> TASK MATERIAL
::::

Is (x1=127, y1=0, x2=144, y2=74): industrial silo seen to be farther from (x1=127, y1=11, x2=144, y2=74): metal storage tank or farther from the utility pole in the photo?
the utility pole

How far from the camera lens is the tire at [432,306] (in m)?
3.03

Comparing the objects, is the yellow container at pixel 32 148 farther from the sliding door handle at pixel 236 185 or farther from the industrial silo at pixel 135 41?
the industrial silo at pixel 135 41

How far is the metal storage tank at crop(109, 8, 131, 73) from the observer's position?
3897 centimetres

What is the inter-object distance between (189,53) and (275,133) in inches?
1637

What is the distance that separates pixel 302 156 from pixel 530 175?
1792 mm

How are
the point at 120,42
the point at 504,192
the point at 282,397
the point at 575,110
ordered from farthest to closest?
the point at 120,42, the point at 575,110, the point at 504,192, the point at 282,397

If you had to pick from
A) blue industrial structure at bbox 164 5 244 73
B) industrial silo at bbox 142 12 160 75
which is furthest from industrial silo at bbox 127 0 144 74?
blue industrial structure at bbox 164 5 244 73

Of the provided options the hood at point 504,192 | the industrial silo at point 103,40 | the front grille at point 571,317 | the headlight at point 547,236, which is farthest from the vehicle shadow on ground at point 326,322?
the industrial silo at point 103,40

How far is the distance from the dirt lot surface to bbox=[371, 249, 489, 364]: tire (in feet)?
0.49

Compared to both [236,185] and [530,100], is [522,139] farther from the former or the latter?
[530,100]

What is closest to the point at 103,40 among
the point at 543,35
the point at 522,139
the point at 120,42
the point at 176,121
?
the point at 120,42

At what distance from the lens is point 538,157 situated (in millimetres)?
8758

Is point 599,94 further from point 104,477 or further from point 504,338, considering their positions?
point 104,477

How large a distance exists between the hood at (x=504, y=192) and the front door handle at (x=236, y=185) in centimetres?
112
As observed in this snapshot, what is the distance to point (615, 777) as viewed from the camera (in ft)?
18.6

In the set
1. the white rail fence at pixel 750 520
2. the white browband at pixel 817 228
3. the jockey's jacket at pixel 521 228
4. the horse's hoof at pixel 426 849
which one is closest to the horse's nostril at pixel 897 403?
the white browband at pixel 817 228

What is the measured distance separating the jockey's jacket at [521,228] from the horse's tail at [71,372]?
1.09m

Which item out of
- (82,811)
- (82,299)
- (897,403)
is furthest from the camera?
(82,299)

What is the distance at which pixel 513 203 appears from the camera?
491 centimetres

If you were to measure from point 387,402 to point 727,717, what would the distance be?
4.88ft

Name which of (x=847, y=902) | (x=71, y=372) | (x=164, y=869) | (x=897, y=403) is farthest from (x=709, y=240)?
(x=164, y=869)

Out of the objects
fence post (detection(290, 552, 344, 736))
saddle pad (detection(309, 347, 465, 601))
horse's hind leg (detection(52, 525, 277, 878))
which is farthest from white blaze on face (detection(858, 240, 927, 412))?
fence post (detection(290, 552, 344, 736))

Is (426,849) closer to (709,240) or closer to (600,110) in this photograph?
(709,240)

::::

> AIM
Convert the lines above into a JSON list of strings, one string per line, leaving out the blank lines.

> FINAL RESULT
[
  "Is (x1=127, y1=0, x2=144, y2=74): industrial silo seen to be farther from (x1=127, y1=11, x2=144, y2=74): metal storage tank or farther from the utility pole in the photo?",
  "the utility pole",
  "How far from the camera lens is the tire at [432,306] (in m)?",
  "3.03",
  "Comparing the objects, is the yellow container at pixel 32 148 farther from the sliding door handle at pixel 236 185 or farther from the industrial silo at pixel 135 41?",
  "the industrial silo at pixel 135 41",
  "How far is the metal storage tank at crop(109, 8, 131, 73) from the observer's position?",
  "3897 centimetres",
  "What is the inter-object distance between (189,53) and (275,133) in inches?",
  "1637",
  "What is the distance that separates pixel 302 156 from pixel 530 175?",
  "1792 mm",
  "How are",
  "the point at 120,42",
  "the point at 504,192",
  "the point at 282,397",
  "the point at 575,110",
  "ordered from farthest to closest?",
  "the point at 120,42, the point at 575,110, the point at 504,192, the point at 282,397",
  "If you had to pick from",
  "A) blue industrial structure at bbox 164 5 244 73",
  "B) industrial silo at bbox 142 12 160 75",
  "which is furthest from industrial silo at bbox 127 0 144 74?",
  "blue industrial structure at bbox 164 5 244 73",
  "Of the provided options the hood at point 504,192 | the industrial silo at point 103,40 | the front grille at point 571,317 | the headlight at point 547,236, which is farthest from the vehicle shadow on ground at point 326,322?",
  "the industrial silo at point 103,40",
  "How far is the distance from the dirt lot surface to bbox=[371, 249, 489, 364]: tire (in feet)?",
  "0.49",
  "Compared to both [236,185] and [530,100], is [522,139] farther from the former or the latter?",
  "[530,100]",
  "What is closest to the point at 103,40 among",
  "the point at 543,35",
  "the point at 522,139",
  "the point at 120,42",
  "the point at 176,121",
  "?",
  "the point at 120,42",
  "At what distance from the lens is point 538,157 situated (in millimetres)?",
  "8758",
  "Is point 599,94 further from point 104,477 or further from point 504,338, considering their positions?",
  "point 104,477",
  "How large a distance exists between the hood at (x=504, y=192) and the front door handle at (x=236, y=185) in centimetres?",
  "112",
  "As observed in this snapshot, what is the distance to point (615, 777) as viewed from the camera (in ft)?",
  "18.6",
  "In the set",
  "1. the white rail fence at pixel 750 520",
  "2. the white browband at pixel 817 228",
  "3. the jockey's jacket at pixel 521 228",
  "4. the horse's hoof at pixel 426 849",
  "which one is closest to the horse's nostril at pixel 897 403?",
  "the white browband at pixel 817 228",
  "What is the measured distance separating the jockey's jacket at [521,228] from the horse's tail at [71,372]?",
  "1.09m",
  "Which item out of",
  "- (82,811)",
  "- (82,299)",
  "- (897,403)",
  "is furthest from the camera?",
  "(82,299)",
  "What is the distance at which pixel 513 203 appears from the camera?",
  "491 centimetres",
  "If you were to measure from point 387,402 to point 727,717, what would the distance be?",
  "4.88ft",
  "Name which of (x=847, y=902) | (x=71, y=372) | (x=164, y=869) | (x=897, y=403) is farthest from (x=709, y=240)?",
  "(x=164, y=869)",
  "Out of the objects",
  "fence post (detection(290, 552, 344, 736))",
  "saddle pad (detection(309, 347, 465, 601))",
  "horse's hind leg (detection(52, 525, 277, 878))",
  "which is farthest from white blaze on face (detection(858, 240, 927, 412))?",
  "fence post (detection(290, 552, 344, 736))",
  "Is (426,849) closer to (709,240) or closer to (600,110) in this photograph?",
  "(709,240)"
]